▶ **Required task**
Gather each line of the items below that contains the word "large", and reproduce every such line in full.

— begin Dataset records —

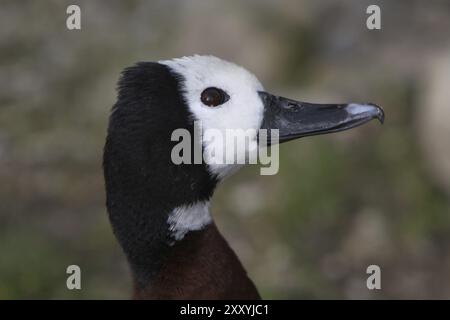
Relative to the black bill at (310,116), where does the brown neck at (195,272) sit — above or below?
below

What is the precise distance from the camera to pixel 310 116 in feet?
7.61

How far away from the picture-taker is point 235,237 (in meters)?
3.97

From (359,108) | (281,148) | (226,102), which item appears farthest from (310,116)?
(281,148)

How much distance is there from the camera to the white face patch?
215 centimetres

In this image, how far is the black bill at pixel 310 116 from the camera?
2262 millimetres

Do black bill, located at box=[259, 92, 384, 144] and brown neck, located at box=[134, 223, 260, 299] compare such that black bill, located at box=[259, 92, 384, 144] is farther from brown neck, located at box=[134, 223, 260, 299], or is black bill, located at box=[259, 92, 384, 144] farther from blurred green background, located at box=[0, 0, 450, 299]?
blurred green background, located at box=[0, 0, 450, 299]

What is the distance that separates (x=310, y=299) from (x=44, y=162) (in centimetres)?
156

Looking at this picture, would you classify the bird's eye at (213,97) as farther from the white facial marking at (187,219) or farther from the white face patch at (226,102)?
the white facial marking at (187,219)

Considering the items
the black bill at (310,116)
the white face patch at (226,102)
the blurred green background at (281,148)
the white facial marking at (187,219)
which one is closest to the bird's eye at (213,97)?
the white face patch at (226,102)

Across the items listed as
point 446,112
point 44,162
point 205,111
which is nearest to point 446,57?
point 446,112

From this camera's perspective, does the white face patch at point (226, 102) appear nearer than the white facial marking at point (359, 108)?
Yes

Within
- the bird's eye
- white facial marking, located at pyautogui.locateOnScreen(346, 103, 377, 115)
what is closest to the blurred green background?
white facial marking, located at pyautogui.locateOnScreen(346, 103, 377, 115)

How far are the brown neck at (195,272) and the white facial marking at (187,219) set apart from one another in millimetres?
19
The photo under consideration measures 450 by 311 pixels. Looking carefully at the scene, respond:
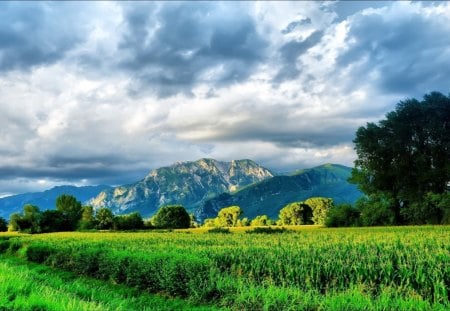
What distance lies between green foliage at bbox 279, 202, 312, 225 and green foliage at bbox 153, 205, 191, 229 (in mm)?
36181

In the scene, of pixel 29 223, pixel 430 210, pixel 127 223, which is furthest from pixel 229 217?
pixel 430 210

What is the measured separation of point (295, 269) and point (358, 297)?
4775mm

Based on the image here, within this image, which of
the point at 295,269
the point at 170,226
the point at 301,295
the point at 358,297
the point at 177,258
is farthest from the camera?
the point at 170,226

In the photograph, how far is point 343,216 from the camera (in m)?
77.4

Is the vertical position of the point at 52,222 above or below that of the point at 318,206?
below

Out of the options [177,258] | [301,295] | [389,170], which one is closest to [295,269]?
[301,295]

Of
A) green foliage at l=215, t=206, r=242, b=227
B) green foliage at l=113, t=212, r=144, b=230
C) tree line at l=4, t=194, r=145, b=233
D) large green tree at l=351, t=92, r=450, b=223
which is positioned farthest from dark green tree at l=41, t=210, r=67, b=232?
green foliage at l=215, t=206, r=242, b=227

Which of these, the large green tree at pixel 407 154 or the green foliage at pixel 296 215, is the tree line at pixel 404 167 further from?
the green foliage at pixel 296 215

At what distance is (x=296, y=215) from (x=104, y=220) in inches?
2859

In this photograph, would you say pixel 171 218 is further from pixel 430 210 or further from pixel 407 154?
pixel 430 210

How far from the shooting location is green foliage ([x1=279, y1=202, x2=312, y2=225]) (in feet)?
515

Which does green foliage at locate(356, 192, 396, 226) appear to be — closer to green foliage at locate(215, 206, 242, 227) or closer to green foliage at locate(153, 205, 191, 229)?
green foliage at locate(153, 205, 191, 229)

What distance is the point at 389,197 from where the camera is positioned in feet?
238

— end Dataset records —

▶ **Answer in full**
D) large green tree at l=351, t=92, r=450, b=223
Which of these, the large green tree at pixel 407 154 or the green foliage at pixel 296 215, is the tree line at pixel 404 167 further from?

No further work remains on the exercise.